Stated problem: Go to the line containing "Considering the image, would" below; retype it and all following lines exactly, and leave out the pictures.

Scene-based spatial questions:

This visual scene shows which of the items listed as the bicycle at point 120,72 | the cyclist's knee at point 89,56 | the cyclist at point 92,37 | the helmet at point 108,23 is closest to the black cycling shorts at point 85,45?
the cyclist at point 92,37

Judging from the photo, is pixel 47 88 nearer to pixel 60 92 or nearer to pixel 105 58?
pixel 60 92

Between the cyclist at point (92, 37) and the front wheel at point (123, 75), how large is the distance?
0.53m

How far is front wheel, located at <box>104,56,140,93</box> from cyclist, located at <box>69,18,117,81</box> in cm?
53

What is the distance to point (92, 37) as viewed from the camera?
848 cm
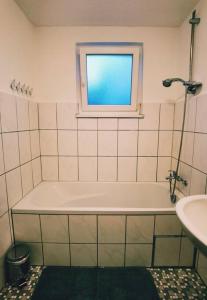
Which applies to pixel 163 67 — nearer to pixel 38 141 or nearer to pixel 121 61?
pixel 121 61

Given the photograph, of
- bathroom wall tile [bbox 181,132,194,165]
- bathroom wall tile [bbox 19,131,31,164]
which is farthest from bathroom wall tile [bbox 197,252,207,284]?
bathroom wall tile [bbox 19,131,31,164]

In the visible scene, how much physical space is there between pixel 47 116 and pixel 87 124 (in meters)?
0.45

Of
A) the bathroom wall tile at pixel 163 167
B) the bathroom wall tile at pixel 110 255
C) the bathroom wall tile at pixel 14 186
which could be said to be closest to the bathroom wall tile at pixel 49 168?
the bathroom wall tile at pixel 14 186

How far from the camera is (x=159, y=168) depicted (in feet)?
6.32

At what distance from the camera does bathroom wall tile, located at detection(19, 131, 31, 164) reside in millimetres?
1497

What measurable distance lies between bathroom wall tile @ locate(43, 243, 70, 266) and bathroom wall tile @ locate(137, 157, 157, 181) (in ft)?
3.47

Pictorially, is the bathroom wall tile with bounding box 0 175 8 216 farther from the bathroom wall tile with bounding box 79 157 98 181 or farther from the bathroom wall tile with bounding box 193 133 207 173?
the bathroom wall tile with bounding box 193 133 207 173

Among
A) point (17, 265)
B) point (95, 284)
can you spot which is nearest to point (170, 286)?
point (95, 284)

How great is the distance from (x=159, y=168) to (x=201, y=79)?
99cm

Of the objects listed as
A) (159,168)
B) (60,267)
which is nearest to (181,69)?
(159,168)

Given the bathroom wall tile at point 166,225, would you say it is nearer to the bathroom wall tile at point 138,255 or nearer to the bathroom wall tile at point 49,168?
the bathroom wall tile at point 138,255

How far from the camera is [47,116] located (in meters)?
1.85

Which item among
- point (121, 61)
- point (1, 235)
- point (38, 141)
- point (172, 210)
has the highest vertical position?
point (121, 61)

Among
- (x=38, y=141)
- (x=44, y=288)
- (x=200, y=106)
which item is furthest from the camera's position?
(x=38, y=141)
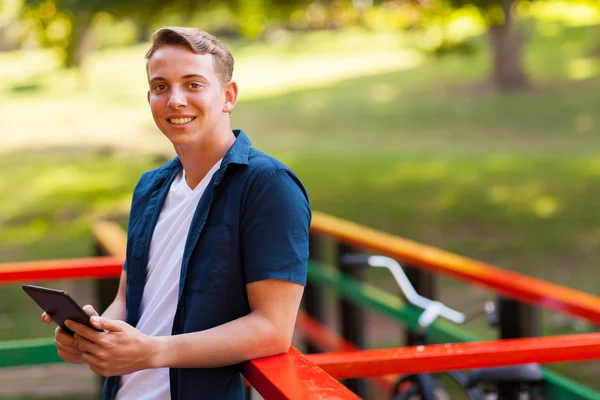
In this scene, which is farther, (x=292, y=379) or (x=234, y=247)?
(x=234, y=247)

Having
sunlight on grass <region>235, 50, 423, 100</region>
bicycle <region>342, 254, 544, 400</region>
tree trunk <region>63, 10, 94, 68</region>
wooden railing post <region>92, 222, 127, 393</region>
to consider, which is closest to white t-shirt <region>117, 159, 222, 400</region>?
bicycle <region>342, 254, 544, 400</region>

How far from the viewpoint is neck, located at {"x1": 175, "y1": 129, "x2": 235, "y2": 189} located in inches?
78.9

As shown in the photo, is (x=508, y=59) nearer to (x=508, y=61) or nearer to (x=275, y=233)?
(x=508, y=61)

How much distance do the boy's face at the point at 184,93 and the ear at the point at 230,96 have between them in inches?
1.6

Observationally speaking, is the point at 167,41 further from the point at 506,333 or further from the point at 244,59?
the point at 244,59

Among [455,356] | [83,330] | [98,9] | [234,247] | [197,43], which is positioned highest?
[98,9]

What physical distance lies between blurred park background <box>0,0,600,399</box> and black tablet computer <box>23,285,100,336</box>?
4821 millimetres

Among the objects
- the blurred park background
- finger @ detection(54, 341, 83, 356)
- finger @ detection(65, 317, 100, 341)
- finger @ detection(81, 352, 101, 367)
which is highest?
finger @ detection(65, 317, 100, 341)

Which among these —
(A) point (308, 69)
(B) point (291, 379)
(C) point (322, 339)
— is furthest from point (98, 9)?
(A) point (308, 69)

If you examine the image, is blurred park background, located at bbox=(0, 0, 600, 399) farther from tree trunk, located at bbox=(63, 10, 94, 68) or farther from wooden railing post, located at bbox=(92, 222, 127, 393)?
wooden railing post, located at bbox=(92, 222, 127, 393)

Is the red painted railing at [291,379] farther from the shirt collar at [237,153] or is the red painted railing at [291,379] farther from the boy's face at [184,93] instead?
the boy's face at [184,93]

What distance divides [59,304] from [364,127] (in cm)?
2168

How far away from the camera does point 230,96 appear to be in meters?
2.04

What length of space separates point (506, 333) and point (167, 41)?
72.0 inches
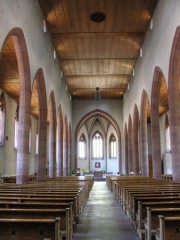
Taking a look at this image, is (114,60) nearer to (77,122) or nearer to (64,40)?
(64,40)

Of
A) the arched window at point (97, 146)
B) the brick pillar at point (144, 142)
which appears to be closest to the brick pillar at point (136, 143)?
the brick pillar at point (144, 142)

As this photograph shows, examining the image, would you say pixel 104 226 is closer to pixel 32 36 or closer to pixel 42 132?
pixel 32 36

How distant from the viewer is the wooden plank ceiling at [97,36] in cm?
1174

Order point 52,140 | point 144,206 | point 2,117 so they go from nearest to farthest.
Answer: point 144,206
point 52,140
point 2,117

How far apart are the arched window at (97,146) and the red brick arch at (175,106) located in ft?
83.0

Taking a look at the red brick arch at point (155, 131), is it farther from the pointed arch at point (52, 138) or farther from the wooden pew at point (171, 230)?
the wooden pew at point (171, 230)

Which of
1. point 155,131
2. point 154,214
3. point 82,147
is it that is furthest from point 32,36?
point 82,147

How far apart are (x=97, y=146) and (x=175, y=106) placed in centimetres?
2558

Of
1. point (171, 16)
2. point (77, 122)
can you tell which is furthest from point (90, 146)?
point (171, 16)

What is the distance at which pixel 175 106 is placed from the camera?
10.5 metres

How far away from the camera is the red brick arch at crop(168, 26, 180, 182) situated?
391 inches

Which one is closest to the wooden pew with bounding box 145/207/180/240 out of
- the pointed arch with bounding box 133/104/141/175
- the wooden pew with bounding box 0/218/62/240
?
the wooden pew with bounding box 0/218/62/240

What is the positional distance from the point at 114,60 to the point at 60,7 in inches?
263

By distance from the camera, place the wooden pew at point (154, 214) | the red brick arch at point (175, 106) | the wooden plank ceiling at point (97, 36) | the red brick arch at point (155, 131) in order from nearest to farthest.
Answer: the wooden pew at point (154, 214) < the red brick arch at point (175, 106) < the wooden plank ceiling at point (97, 36) < the red brick arch at point (155, 131)
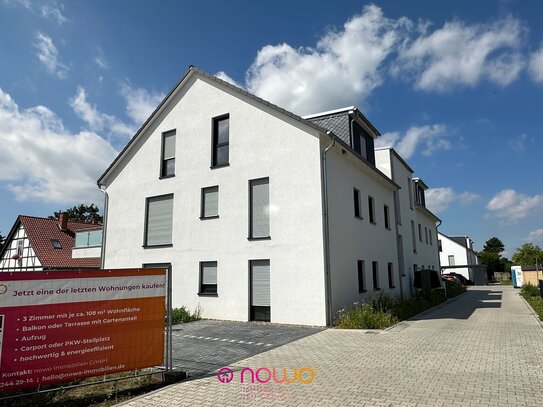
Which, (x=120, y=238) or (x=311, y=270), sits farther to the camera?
(x=120, y=238)

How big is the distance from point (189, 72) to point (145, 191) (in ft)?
18.5

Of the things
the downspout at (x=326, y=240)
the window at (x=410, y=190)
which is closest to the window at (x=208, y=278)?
the downspout at (x=326, y=240)

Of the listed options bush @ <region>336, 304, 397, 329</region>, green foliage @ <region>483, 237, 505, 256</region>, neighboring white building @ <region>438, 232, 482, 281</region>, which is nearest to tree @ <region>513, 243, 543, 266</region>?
neighboring white building @ <region>438, 232, 482, 281</region>

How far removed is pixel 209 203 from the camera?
51.0ft

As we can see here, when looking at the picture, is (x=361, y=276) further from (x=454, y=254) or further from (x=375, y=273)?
(x=454, y=254)

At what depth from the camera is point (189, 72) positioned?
16953mm

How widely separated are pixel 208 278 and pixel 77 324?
9448 millimetres

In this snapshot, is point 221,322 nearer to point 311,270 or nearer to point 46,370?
point 311,270

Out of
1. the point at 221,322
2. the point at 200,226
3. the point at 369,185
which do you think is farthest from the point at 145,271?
the point at 369,185

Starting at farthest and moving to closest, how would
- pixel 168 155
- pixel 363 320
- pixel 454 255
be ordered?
pixel 454 255
pixel 168 155
pixel 363 320

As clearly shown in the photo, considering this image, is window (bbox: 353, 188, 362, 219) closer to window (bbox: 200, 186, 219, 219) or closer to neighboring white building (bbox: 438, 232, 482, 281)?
window (bbox: 200, 186, 219, 219)

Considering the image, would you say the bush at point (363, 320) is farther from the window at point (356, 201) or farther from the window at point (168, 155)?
the window at point (168, 155)

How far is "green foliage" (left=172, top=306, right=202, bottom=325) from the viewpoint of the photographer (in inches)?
551

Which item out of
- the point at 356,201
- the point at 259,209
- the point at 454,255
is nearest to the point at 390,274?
the point at 356,201
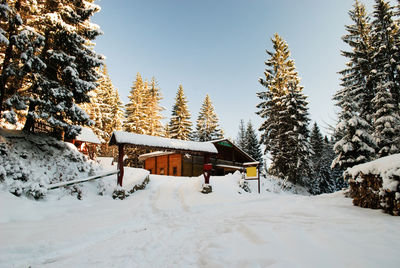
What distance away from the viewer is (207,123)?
41.9 meters

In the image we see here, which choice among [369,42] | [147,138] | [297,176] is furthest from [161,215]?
[369,42]

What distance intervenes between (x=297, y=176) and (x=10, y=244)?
26.7 meters

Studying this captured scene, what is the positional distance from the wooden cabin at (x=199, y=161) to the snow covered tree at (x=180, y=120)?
8144 mm

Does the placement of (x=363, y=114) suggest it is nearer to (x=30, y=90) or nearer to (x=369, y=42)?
(x=369, y=42)

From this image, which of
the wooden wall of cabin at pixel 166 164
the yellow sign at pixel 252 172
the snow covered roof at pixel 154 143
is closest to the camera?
the snow covered roof at pixel 154 143

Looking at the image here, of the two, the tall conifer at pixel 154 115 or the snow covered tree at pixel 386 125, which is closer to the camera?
the snow covered tree at pixel 386 125

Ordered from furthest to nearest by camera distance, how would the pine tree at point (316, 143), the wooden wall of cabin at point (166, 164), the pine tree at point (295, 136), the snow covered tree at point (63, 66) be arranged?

Response to the exercise:
Considering the image, would you say the bush at point (363, 320) is farther from the window at point (356, 201) or farther from the window at point (168, 155)?
the window at point (168, 155)

How far is "green foliage" (left=172, top=306, right=202, bottom=325) from the viewpoint of the photographer (in inches)?
551

Which item out of
- the point at 356,201
- the point at 259,209
- the point at 454,255
is nearest to the point at 390,274?
the point at 356,201
What distance away from the viewer is (207,123)?
41.9 meters

In the image we see here, which choice among [369,42] | [147,138] | [297,176] is furthest from [161,215]?
[369,42]

What distance intervenes between (x=297, y=176) and (x=10, y=244)?
26.7 meters

Studying this captured scene, what is the positional distance from the wooden cabin at (x=199, y=161) to the snow covered tree at (x=180, y=120)?
8144 mm

Does the placement of (x=363, y=114) suggest it is nearer to (x=30, y=90) or nearer to (x=369, y=42)?
(x=369, y=42)

From this image, which of
the wooden wall of cabin at pixel 166 164
the yellow sign at pixel 252 172
the snow covered roof at pixel 154 143
is closest to the camera?
the snow covered roof at pixel 154 143

Looking at the image here, of the two, the tall conifer at pixel 154 115 or the snow covered tree at pixel 386 125, which is closer to the camera?
the snow covered tree at pixel 386 125

Ordered from furthest to nearest by camera distance, how would the pine tree at point (316, 143), the wooden wall of cabin at point (166, 164), the pine tree at point (295, 136), the snow covered tree at point (63, 66) be arranged?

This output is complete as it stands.